About 18 months ago, the diminutive medical and surgical niche that’s fetal surgery (fewer than 1,000 U.S. fetal surgical procedures are done annually) came out with the blockbuster finding that fetal surgery to repair myelomeningoceles and blunt the complications of spina bifida was relatively safe and produced substantial benefits, compared with more conventional treatments that affected infants and children undergo when treatment starts after birth.
To help ensure an adequate number of cases in MOMS (Management of Myelomeningocele Study) to produce a meaningful result in a reasonable amount of time, the couple of dozen or so U.S. medical centers that offer fetal surgery agreed to limit fetal-myelomeningocele repair to three U.S. locations: the Children’s Hospital of Philadelphia (CHOP); Monroe Carell Jr. Children’s Hospital at Vanderbilt University in Nashville, Tenn.; and the University of California, San Francisco (UCSF). Even when all U.S. cases were funneled into these three sites during 8 years, the study enrolled all of 183 cases. The landmark 2011 report on outcomes in MOMS 1 year following birth had data on the first 158 cases (78 fetuses that underwent in utero myelomeningocele repair and 80 control pregnancies for which interventions occurred after birth).
The fetal-myelomeningocele repair world quickly began to change once the New England Journal paper came out in March 2011. The surgery was no longer investigational, and other U.S. centers could get into the act, if they wanted, and if they dared.
During the nearly 18 months since then, about five new programs jumped into the myelomeningocele-repair pool. That number is a little uncertain because no one keeps "official" tabs on who does the surgery, nor is there any official tally of how many fetal repairs are done, or their results. What is clear is that in the 18 months since the MOMS report, roughly 100 fetal myelomeningocele repairs were done in the United States, more than during 8 years of MOMS from February 2003 through the end of 2010.
And, at least as of now, no information is on record for how those 100 or so most recent cases have fared, including the outcomes from the new programs. That’s largely because it takes at least a year following delivery of a repaired fetus to have outcome results with follow-up similar to MOMS, and if you do the math, that means the outcomes from even the first post-MOMS cases are just now trickling in.
The risk-benefit balance at work here is this: Can new centers offer fetal myelomeningocele repairs – an understandably challenging technical undertaking – to boost access to mothers and their affected fetuses, while at the same time ensuring that their outcomes are at least as good as what happened in MOMS? It’s a question that’s not yet been answered.
It’s also a question that so troubled officials at the Eunice Kennedy Shriver National Institute of Child Health and Human Development – the U.S. agency that funded MOMS – that soon after the MOMS result came out, the institute took the unusual step of organizing a panel of experts to come up with guidelines on what a program should have in place if it wanted to venture into the fetal-myelomeningocele repair business.
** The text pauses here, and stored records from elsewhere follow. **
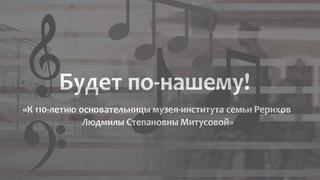 К 110-летию основательницы Музея-института семьи Рерихов Л. С. Митусовой»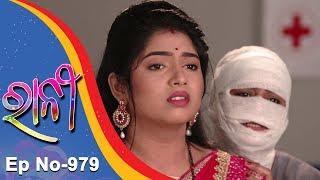 Ranee | Full Ep 979 | 31st July 2018 | Odia Serial - TarangTV
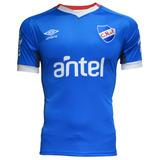 Camiseta Away 3 Club Nacional De Football 2017 - C/sponsor -
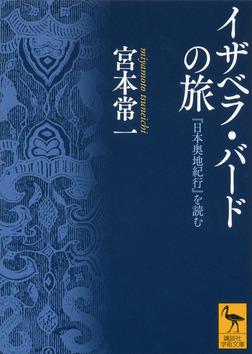 イザベラ・バードの旅 『日本奥地紀行』を読む-電子書籍
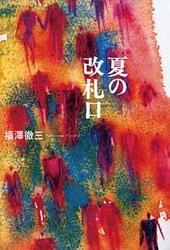 夏の改札口 / 福澤徹三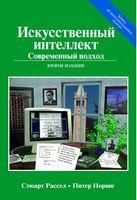 Искусственный интеллект: современный подход (AIMA-2). 2-е изд.
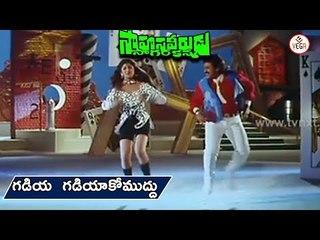 Sahasa Veerudu Sagara Kanya Songs | Ghadiya Ghadiyakomuddu Song | Venkatesh, Shilpa Shetty | Vega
Those recommendations are still in process and are expected out before the end of this year. A preview was offered in June by some UCSF clinicians, but I’ve been told that their summary of the pending guidelines is not completely up to date.
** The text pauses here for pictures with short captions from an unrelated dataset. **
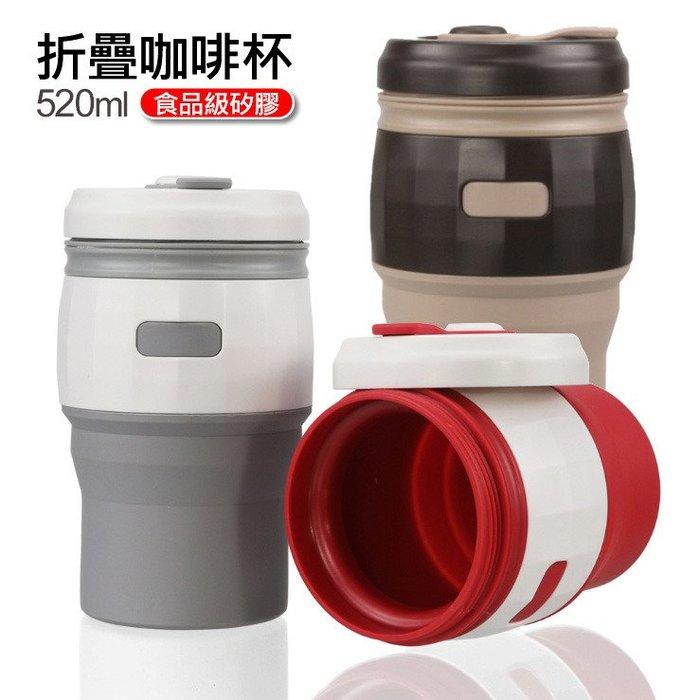 特價 方便攜帶收納 TT.life食品級矽膠折疊咖啡杯 環保隨身杯 可折疊不占空間 環保隨身杯 隨手杯
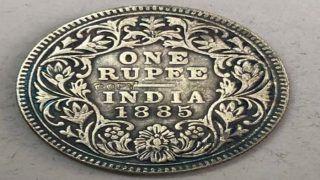 Indian Currency: अगर आपके पास है यह 1 रुपये का दुर्लभ सिक्का तो आप भी बन सकते हैं करोड़पति, जानिए- क्या है तरीका?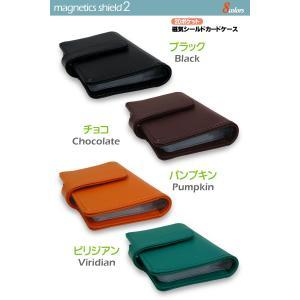 磁気シールドカードケース2|shelly-shop
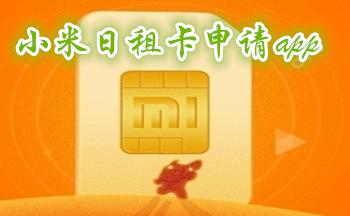 小米日租卡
The wider-access issue is very real. I spoke about it with Dr. Foong-Yen Lim, surgical director of the fetal care center at Cincinnati Children’s Hospital, one of the newbie programs that began offering this fetal surgery post MOMS, and that as of mid-August had done 10 cases. Having fetal-myelomeningocele repair available at more U.S. sites is important because during MOMS, when only three sites were available, he knew of cases in which the parents of affected fetuses opted not to go out of town for fetal repair because they could not afford it or could not deal with the relocation. Of course, some patients also might have not wanted to commit to being part a study knowing that once in, they had a 50-50 chance of randomization to standard care.
Dr. Lim told me how deeply he felt the responsibility he and his associates took on when they decided to start offering fetal-myelomeningocele repair and thereby boost access for affected families in the Cincinnati area. "People who take on this procedure need to ask themselves ‘Are we doing as good a job as the other places?’ " he said. He also told me that Cincinnati Children’s counselors make it clear to prospective families that if they prefer, they could travel to CHOP, Vanderbilt, or UCSF, the U.S. sites with the most experience and best-documented track records.
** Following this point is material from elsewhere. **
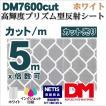 反射シート 反射材 道路 屋外用 マイクロプリズム 高輝度 NETIS dm7600カット5m 単位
It’s all a balance of risk and benefit.
–Mitchel L. Zoler (on Twitter @mitchelzoler)
Most medical decisions come down to weighing risks and benefits, and trying to ensure that the balance falls to the good.
About 18 months ago, the diminutive medical and surgical niche that’s fetal surgery (fewer than 1,000 U.S. fetal surgical procedures are done annually) came out with the blockbuster finding that fetal surgery to repair myelomeningoceles and blunt the complications of spina bifida was relatively safe and produced substantial benefits, compared with more conventional treatments that affected infants and children undergo when treatment starts after birth.
To help ensure an adequate number of cases in MOMS (Management of Myelomeningocele Study) to produce a meaningful result in a reasonable amount of time, the couple of dozen or so U.S. medical centers that offer fetal surgery agreed to limit fetal-myelomeningocele repair to three U.S. locations: the Children’s Hospital of Philadelphia (CHOP); Monroe Carell Jr. Children’s Hospital at Vanderbilt University in Nashville, Tenn.; and the University of California, San Francisco (UCSF). Even when all U.S. cases were funneled into these three sites during 8 years, the study enrolled all of 183 cases. The landmark 2011 report on outcomes in MOMS 1 year following birth had data on the first 158 cases (78 fetuses that underwent in utero myelomeningocele repair and 80 control pregnancies for which interventions occurred after birth).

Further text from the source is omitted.